What's A 'Philadelphia Lawyer'?

Posted: January 16, 1987

The definition of the term Philadelphia lawyer is not quite as clear-cut as it might be. In part, it dates back to 1735 when a lawyer from the big city of Philadelphia announced that he would defend a small-town newspaper publisher against a stacked court. The town was New York, the lawyer Andrew Hamilton, the publisher John Peter Zenger - and the acquittal of Zenger helped create the principle of free expression in America.

Somewhere along the line, though, the image of the Philadelphia lawyer acquired a mixture of something else. The term, for some, evokes the image of the railroad company lawyer who talks the Widow Jones into surrendering the deed to her farm for a fraction of its appreciated market value.

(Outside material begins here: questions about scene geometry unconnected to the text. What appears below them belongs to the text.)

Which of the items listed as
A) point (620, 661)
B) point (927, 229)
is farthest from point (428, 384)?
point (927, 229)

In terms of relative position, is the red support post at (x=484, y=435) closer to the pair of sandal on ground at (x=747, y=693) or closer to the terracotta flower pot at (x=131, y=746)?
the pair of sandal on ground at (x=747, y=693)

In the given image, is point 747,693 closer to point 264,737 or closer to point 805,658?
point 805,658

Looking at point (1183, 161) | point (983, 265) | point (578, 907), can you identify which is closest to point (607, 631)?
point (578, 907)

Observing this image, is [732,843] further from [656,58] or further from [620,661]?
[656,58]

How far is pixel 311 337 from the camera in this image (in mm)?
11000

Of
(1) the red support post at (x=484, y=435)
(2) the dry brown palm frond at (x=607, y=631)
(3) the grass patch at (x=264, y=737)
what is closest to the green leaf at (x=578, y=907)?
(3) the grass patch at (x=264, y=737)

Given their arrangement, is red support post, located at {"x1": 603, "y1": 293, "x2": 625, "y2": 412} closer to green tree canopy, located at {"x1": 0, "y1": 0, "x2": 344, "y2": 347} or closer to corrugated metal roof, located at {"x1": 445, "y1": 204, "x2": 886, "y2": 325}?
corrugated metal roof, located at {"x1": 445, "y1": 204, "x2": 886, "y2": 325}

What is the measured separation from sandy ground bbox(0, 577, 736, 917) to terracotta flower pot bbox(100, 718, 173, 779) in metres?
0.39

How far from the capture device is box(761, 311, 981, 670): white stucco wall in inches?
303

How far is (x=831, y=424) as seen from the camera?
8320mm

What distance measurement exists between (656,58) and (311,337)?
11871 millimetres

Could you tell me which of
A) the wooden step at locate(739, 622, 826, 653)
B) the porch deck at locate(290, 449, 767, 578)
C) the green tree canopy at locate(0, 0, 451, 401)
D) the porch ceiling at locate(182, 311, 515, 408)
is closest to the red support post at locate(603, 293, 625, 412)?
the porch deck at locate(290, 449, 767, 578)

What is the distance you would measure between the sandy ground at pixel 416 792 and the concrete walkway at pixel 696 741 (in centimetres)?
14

A test is at hand for the legal community of Philadelphia that may help to clarify just what the term Philadelphia lawyer means today. The challenge comes in proposals put forward by a committee headed by state Supreme Court Chief Justice Robert N.C. Nix Jr., and including nearly every key player in the city's legal community. Aimed at alleviating the current crisis in the city's courts, the proposals would extend the court day, forbid continuances on the day a trial is scheduled and ask lawyers to help in several ways. The extent, and kind of cooperation offered will be crucial.

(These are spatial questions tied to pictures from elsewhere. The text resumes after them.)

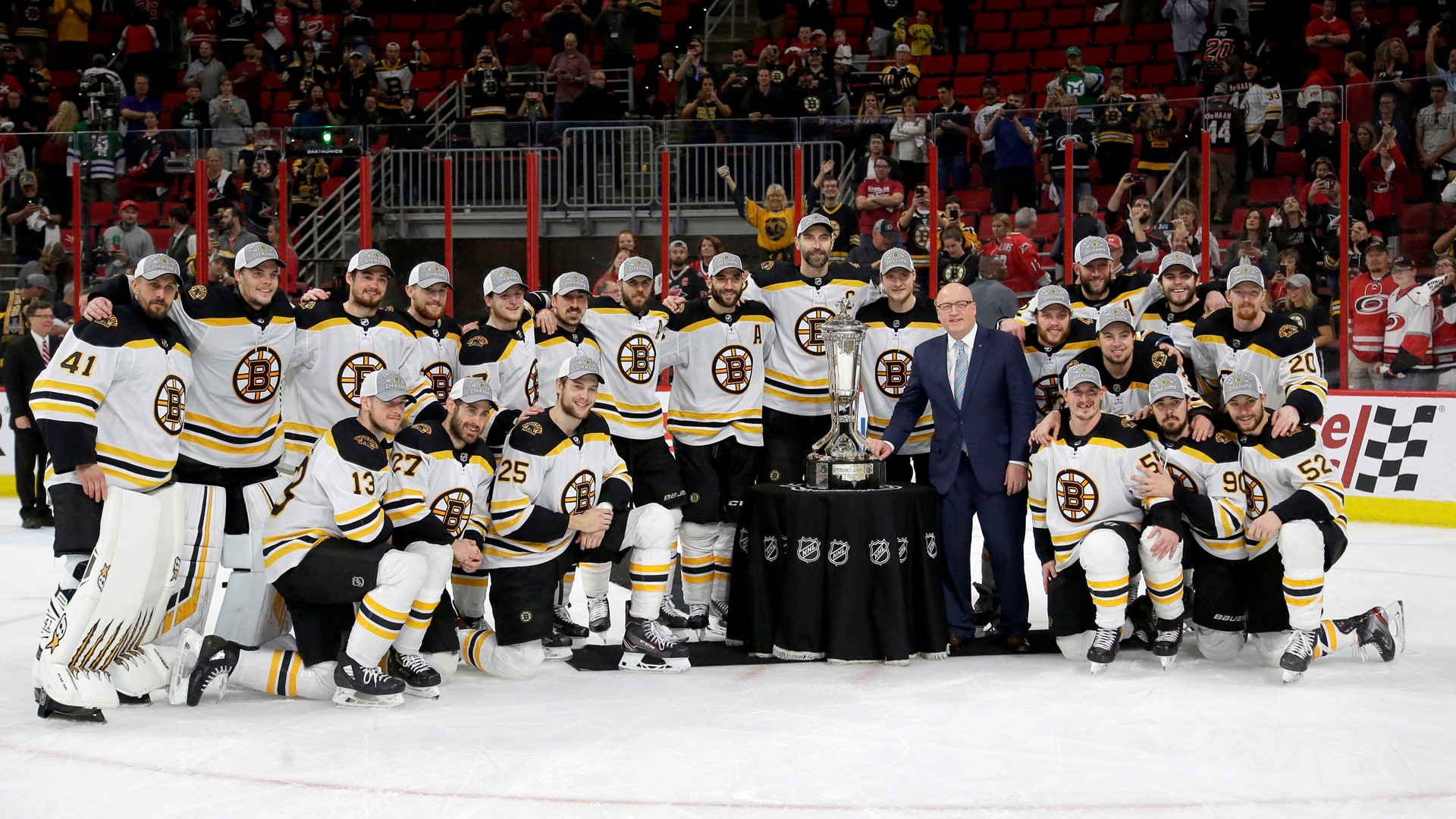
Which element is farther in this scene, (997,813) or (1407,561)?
(1407,561)

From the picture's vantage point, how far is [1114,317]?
5535 millimetres

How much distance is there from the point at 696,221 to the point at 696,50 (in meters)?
4.26

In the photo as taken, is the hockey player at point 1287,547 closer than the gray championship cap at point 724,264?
Yes

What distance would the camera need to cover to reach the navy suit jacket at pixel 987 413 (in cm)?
562

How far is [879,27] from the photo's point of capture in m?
14.0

Take, for example, the proposal that the top local law firms together provide the Public Defender's Office with six lawyers a month. That won't work if the firms send newly minted attorneys for a perfunctory baptism by fire. What's needed is for lawyers who have been assistant district attorneys, who have been public defenders, and who are now the principal litigators in private law firms, to answer the call that has now gone forth to help the city's judicial system in an hour of maximum danger, when scandal and unfilled vacancies are fueling an enormous backlog of untried cases.

It remains to be seen whether this will happen. Seymour Kurland, the new chancellor of the Philadelphia Bar Association, is worried that a perception of crisis is not yet abroad in the city. He compares the situation to England at the opening of World War II when the British people didn't realize they were at war "until there were Nazi bombers over London." He says he needs chief public defender Benjamin J. Lerner and District Attorney Ronald D. Castille to come before his organization and say urgently: "We need your help."

That same spirit will be needed to make almost every aspect of the program work. Philadelphia lawyers are not being asked for blood, or even for tears, in this civic cause. Just some toil and sweat. It is to be hoped that this will be their finest hour.